YOUR ASSIGNMENT: Go through the data from its first line and retype each line, stopping once the line containing "New Zealand, site EFH_HCAME02, 2019-09-20" has been retyped.

**********

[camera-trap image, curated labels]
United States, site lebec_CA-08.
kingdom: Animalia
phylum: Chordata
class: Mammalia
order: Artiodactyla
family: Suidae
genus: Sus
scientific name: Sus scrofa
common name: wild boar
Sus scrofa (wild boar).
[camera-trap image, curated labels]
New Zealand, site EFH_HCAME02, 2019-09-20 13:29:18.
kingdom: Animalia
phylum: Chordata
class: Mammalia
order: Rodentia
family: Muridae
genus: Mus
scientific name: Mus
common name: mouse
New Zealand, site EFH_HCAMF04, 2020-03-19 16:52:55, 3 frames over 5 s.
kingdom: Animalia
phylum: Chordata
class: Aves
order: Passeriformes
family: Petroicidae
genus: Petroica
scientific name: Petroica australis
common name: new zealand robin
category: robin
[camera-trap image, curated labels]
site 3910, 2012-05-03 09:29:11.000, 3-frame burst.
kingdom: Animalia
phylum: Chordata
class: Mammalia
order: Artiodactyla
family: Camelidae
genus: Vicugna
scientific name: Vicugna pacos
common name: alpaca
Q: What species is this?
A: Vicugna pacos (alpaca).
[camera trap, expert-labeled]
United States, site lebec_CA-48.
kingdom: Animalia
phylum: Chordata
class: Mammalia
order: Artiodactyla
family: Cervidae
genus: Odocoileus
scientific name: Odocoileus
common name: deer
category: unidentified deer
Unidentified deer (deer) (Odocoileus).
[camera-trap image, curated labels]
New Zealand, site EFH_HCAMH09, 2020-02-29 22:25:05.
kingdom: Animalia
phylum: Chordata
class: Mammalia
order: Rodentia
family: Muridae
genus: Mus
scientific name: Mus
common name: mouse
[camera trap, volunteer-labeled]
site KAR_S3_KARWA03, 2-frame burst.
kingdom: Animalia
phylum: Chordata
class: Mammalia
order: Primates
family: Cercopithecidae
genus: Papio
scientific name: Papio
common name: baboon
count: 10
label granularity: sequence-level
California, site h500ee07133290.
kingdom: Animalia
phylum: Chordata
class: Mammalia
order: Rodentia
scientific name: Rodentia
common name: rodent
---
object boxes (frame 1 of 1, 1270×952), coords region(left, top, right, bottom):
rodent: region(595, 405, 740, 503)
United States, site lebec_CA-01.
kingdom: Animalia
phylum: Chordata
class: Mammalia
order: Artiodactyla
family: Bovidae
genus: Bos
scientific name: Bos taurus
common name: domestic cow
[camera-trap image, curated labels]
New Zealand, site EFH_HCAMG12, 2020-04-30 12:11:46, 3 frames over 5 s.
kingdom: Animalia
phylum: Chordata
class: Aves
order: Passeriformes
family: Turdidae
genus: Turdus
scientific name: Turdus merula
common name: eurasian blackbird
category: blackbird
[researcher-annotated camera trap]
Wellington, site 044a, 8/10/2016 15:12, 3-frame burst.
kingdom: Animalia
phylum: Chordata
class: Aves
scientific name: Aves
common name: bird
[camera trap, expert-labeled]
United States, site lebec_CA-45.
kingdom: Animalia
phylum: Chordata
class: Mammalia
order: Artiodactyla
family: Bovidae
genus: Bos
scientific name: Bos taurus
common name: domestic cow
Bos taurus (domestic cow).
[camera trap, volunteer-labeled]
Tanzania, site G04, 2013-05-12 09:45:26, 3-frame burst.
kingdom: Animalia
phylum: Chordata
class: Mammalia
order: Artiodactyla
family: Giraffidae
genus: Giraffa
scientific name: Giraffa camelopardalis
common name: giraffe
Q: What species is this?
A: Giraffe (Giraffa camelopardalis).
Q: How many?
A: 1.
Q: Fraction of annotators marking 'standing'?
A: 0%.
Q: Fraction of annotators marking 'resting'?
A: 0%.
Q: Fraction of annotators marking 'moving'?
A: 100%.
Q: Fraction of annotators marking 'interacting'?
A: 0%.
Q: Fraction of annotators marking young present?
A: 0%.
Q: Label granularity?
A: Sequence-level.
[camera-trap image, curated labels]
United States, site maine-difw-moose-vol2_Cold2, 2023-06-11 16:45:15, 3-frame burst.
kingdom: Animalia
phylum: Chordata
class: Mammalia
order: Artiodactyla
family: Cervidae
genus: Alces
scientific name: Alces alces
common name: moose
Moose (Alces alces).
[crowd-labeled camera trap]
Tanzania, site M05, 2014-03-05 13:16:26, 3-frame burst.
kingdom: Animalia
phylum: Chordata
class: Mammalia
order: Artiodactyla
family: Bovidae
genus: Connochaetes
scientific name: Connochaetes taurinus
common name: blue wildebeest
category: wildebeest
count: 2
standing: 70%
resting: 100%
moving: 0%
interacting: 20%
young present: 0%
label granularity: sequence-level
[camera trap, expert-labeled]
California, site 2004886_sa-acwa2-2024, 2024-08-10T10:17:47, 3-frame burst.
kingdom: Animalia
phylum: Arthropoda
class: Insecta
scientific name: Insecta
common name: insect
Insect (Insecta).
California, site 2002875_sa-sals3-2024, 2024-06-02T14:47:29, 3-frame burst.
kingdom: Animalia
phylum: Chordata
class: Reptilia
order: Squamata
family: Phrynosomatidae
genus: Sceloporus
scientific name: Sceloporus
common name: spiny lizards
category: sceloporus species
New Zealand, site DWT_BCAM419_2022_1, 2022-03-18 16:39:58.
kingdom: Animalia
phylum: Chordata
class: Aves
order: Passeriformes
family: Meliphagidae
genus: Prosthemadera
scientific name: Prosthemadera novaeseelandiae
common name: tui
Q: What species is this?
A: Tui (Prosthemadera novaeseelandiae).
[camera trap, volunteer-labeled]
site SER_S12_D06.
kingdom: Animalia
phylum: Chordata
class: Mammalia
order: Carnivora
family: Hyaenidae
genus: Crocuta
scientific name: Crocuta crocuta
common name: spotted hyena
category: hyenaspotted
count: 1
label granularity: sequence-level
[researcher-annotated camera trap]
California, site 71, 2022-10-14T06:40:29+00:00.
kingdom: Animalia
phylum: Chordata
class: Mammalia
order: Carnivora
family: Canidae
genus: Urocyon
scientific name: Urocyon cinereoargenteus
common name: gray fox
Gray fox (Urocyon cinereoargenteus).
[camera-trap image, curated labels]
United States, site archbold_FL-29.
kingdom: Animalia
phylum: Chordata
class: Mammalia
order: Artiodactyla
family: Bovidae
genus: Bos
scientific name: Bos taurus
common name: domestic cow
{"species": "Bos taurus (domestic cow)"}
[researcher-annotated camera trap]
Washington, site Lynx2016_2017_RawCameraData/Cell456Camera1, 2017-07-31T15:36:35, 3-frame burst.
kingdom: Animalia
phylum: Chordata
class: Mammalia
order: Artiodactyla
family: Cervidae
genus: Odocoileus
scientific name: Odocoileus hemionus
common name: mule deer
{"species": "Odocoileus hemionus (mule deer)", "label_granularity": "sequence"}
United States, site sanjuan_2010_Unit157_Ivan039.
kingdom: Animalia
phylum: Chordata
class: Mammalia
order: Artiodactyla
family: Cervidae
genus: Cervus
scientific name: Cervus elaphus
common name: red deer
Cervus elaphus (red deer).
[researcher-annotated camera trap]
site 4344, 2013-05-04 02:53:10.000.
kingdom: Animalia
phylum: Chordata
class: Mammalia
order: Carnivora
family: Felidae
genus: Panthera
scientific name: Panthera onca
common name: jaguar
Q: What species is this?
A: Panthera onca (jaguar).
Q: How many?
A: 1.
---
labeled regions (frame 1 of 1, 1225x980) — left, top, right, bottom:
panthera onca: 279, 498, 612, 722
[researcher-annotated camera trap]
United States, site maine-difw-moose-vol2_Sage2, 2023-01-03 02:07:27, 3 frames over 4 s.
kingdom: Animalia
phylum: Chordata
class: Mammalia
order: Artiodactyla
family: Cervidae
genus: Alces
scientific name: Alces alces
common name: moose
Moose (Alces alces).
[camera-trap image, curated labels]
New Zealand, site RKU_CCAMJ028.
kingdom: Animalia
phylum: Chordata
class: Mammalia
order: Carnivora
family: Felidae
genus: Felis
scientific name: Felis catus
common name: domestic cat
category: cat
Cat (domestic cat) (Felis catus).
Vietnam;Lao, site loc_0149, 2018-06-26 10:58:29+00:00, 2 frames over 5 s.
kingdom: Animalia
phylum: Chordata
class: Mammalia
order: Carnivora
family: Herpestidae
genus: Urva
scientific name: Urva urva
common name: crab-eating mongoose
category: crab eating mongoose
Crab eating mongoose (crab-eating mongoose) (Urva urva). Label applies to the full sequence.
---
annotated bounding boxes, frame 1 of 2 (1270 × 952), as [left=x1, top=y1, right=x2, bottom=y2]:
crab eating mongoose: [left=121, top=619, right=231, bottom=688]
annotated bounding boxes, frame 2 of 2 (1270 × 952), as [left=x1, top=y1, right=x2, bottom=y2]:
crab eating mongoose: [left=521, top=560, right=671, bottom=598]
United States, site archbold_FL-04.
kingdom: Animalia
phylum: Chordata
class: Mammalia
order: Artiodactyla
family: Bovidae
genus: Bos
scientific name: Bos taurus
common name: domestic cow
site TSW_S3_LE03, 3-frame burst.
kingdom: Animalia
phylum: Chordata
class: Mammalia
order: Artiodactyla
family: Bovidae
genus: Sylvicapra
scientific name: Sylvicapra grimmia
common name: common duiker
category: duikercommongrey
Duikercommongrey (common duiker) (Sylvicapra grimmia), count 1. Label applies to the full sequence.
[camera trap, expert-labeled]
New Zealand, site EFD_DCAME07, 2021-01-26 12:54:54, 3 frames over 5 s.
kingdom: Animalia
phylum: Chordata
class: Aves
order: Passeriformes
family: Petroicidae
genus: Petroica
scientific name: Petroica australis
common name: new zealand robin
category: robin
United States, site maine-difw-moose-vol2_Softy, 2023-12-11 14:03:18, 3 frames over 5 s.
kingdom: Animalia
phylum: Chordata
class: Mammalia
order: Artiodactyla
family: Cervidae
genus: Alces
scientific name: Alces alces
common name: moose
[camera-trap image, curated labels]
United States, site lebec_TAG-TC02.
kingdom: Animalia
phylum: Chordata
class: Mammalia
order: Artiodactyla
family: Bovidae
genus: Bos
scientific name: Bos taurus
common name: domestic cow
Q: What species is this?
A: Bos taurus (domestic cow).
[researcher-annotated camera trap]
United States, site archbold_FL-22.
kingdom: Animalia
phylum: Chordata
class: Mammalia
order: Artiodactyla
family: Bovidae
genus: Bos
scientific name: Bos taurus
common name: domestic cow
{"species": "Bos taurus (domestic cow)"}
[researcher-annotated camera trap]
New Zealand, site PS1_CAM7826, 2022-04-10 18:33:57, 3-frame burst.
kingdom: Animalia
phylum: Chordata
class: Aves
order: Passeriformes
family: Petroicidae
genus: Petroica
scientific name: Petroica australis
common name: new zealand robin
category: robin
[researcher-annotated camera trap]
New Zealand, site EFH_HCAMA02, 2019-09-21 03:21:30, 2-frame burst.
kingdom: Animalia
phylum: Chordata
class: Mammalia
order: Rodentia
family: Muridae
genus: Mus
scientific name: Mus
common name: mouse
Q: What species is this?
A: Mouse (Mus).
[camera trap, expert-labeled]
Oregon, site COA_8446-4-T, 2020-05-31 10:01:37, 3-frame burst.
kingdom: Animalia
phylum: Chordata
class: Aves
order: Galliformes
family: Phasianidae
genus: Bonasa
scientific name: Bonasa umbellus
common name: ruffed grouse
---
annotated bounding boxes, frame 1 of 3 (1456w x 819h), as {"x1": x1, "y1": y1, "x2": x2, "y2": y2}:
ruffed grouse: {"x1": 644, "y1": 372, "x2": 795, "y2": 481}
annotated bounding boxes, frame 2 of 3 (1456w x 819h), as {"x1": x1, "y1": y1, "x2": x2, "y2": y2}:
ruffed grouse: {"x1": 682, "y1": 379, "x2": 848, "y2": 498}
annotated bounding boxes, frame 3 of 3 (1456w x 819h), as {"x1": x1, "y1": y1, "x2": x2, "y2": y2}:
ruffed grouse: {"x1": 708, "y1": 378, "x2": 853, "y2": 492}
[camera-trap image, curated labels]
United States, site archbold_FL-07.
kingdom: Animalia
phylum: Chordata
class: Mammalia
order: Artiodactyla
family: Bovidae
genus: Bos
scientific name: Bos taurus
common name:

**********

EXERCISE SOLUTION:
[camera-trap image, curated labels]
United States, site lebec_CA-08.
kingdom: Animalia
phylum: Chordata
class: Mammalia
order: Artiodactyla
family: Suidae
genus: Sus
scientific name: Sus scrofa
common name: wild boar
Sus scrofa (wild boar).
[camera-trap image, curated labels]
New Zealand, site EFH_HCAME02, 2019-09-20 13:29:18.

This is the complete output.